THE PROBLEM - Set down the full data below exactly as given, please.

RAW DATA -
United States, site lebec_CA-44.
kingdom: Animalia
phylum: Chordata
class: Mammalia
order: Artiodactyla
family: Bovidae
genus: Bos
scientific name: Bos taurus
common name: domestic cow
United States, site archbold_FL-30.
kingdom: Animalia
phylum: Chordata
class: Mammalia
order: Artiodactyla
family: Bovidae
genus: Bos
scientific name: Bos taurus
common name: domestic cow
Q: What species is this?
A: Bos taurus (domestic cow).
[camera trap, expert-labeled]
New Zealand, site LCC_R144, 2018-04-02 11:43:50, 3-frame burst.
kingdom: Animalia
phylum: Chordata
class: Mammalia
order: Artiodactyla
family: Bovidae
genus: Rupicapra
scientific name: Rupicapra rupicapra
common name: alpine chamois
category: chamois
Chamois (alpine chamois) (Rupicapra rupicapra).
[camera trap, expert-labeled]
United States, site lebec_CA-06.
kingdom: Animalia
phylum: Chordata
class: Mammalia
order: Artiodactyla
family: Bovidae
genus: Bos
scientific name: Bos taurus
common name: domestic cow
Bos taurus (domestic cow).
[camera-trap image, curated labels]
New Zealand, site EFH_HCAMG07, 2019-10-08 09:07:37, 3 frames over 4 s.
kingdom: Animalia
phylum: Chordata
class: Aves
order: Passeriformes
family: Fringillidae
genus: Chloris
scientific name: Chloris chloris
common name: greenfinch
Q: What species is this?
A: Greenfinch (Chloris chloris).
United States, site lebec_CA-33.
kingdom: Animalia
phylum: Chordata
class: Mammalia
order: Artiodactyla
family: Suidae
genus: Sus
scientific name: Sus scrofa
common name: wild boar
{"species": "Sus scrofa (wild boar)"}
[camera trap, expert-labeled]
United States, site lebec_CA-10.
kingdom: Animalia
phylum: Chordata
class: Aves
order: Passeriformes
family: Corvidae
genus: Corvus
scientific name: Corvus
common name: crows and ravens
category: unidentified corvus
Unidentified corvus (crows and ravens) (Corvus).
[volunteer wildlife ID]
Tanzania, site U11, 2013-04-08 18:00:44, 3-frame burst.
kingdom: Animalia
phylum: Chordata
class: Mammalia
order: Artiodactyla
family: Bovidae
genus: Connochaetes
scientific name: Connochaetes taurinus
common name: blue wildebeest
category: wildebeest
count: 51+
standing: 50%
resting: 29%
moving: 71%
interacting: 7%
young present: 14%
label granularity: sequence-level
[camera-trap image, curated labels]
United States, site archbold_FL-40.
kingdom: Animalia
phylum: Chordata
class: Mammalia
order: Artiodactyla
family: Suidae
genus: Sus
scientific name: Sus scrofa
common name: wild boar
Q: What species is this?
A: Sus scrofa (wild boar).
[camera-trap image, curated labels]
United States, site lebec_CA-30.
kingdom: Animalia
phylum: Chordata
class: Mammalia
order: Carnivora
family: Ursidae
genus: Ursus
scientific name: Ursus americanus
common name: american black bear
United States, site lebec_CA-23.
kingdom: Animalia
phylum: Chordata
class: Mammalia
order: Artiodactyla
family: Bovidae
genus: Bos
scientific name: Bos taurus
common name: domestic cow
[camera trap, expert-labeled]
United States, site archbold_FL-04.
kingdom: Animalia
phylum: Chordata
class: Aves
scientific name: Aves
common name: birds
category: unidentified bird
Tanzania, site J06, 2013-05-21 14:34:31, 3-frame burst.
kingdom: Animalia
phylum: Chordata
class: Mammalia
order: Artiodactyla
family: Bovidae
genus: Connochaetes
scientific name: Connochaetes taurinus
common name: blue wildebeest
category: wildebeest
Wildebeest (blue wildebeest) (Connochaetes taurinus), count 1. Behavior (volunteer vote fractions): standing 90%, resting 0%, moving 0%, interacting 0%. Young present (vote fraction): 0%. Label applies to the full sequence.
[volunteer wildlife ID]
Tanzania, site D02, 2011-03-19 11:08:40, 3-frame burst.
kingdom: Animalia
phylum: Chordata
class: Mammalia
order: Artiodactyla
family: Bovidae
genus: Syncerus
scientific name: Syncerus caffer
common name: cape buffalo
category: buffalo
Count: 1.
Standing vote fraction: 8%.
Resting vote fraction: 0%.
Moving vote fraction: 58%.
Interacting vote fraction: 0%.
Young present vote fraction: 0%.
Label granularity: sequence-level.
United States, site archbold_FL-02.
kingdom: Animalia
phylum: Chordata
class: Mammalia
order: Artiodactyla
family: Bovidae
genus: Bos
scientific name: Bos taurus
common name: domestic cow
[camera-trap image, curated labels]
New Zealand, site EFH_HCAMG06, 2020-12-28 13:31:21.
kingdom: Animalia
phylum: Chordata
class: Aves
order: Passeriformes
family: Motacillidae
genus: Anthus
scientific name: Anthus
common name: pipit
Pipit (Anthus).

EXPECTED OUTPUT -
United States, site lebec_CA-44.
kingdom: Animalia
phylum: Chordata
class: Mammalia
order: Artiodactyla
family: Bovidae
genus: Bos
scientific name: Bos taurus
common name: domestic cow
United States, site archbold_FL-30.
kingdom: Animalia
phylum: Chordata
class: Mammalia
order: Artiodactyla
family: Bovidae
genus: Bos
scientific name: Bos taurus
common name: domestic cow
Q: What species is this?
A: Bos taurus (domestic cow).
[camera trap, expert-labeled]
New Zealand, site LCC_R144, 2018-04-02 11:43:50, 3-frame burst.
kingdom: Animalia
phylum: Chordata
class: Mammalia
order: Artiodactyla
family: Bovidae
genus: Rupicapra
scientific name: Rupicapra rupicapra
common name: alpine chamois
category: chamois
Chamois (alpine chamois) (Rupicapra rupicapra).
[camera trap, expert-labeled]
United States, site lebec_CA-06.
kingdom: Animalia
phylum: Chordata
class: Mammalia
order: Artiodactyla
family: Bovidae
genus: Bos
scientific name: Bos taurus
common name: domestic cow
Bos taurus (domestic cow).
[camera-trap image, curated labels]
New Zealand, site EFH_HCAMG07, 2019-10-08 09:07:37, 3 frames over 4 s.
kingdom: Animalia
phylum: Chordata
class: Aves
order: Passeriformes
family: Fringillidae
genus: Chloris
scientific name: Chloris chloris
common name: greenfinch
Q: What species is this?
A: Greenfinch (Chloris chloris).
United States, site lebec_CA-33.
kingdom: Animalia
phylum: Chordata
class: Mammalia
order: Artiodactyla
family: Suidae
genus: Sus
scientific name: Sus scrofa
common name: wild boar
{"species": "Sus scrofa (wild boar)"}
[camera trap, expert-labeled]
United States, site lebec_CA-10.
kingdom: Animalia
phylum: Chordata
class: Aves
order: Passeriformes
family: Corvidae
genus: Corvus
scientific name: Corvus
common name: crows and ravens
category: unidentified corvus
Unidentified corvus (crows and ravens) (Corvus).
[volunteer wildlife ID]
Tanzania, site U11, 2013-04-08 18:00:44, 3-frame burst.
kingdom: Animalia
phylum: Chordata
class: Mammalia
order: Artiodactyla
family: Bovidae
genus: Connochaetes
scientific name: Connochaetes taurinus
common name: blue wildebeest
category: wildebeest
count: 51+
standing: 50%
resting: 29%
moving: 71%
interacting: 7%
young present: 14%
label granularity: sequence-level
[camera-trap image, curated labels]
United States, site archbold_FL-40.
kingdom: Animalia
phylum: Chordata
class: Mammalia
order: Artiodactyla
family: Suidae
genus: Sus
scientific name: Sus scrofa
common name: wild boar
Q: What species is this?
A: Sus scrofa (wild boar).
[camera-trap image, curated labels]
United States, site lebec_CA-30.
kingdom: Animalia
phylum: Chordata
class: Mammalia
order: Carnivora
family: Ursidae
genus: Ursus
scientific name: Ursus americanus
common name: american black bear
United States, site lebec_CA-23.
kingdom: Animalia
phylum: Chordata
class: Mammalia
order: Artiodactyla
family: Bovidae
genus: Bos
scientific name: Bos taurus
common name: domestic cow
[camera trap, expert-labeled]
United States, site archbold_FL-04.
kingdom: Animalia
phylum: Chordata
class: Aves
scientific name: Aves
common name: birds
category: unidentified bird
Tanzania, site J06, 2013-05-21 14:34:31, 3-frame burst.
kingdom: Animalia
phylum: Chordata
class: Mammalia
order: Artiodactyla
family: Bovidae
genus: Connochaetes
scientific name: Connochaetes taurinus
common name: blue wildebeest
category: wildebeest
Wildebeest (blue wildebeest) (Connochaetes taurinus), count 1. Behavior (volunteer vote fractions): standing 90%, resting 0%, moving 0%, interacting 0%. Young present (vote fraction): 0%. Label applies to the full sequence.
[volunteer wildlife ID]
Tanzania, site D02, 2011-03-19 11:08:40, 3-frame burst.
kingdom: Animalia
phylum: Chordata
class: Mammalia
order: Artiodactyla
family: Bovidae
genus: Syncerus
scientific name: Syncerus caffer
common name: cape buffalo
category: buffalo
Count: 1.
Standing vote fraction: 8%.
Resting vote fraction: 0%.
Moving vote fraction: 58%.
Interacting vote fraction: 0%.
Young present vote fraction: 0%.
Label granularity: sequence-level.
United States, site archbold_FL-02.
kingdom: Animalia
phylum: Chordata
class: Mammalia
order: Artiodactyla
family: Bovidae
genus: Bos
scientific name: Bos taurus
common name: domestic cow
[camera-trap image, curated labels]
New Zealand, site EFH_HCAMG06, 2020-12-28 13:31:21.
kingdom: Animalia
phylum: Chordata
class: Aves
order: Passeriformes
family: Motacillidae
genus: Anthus
scientific name: Anthus
common name: pipit
Pipit (Anthus).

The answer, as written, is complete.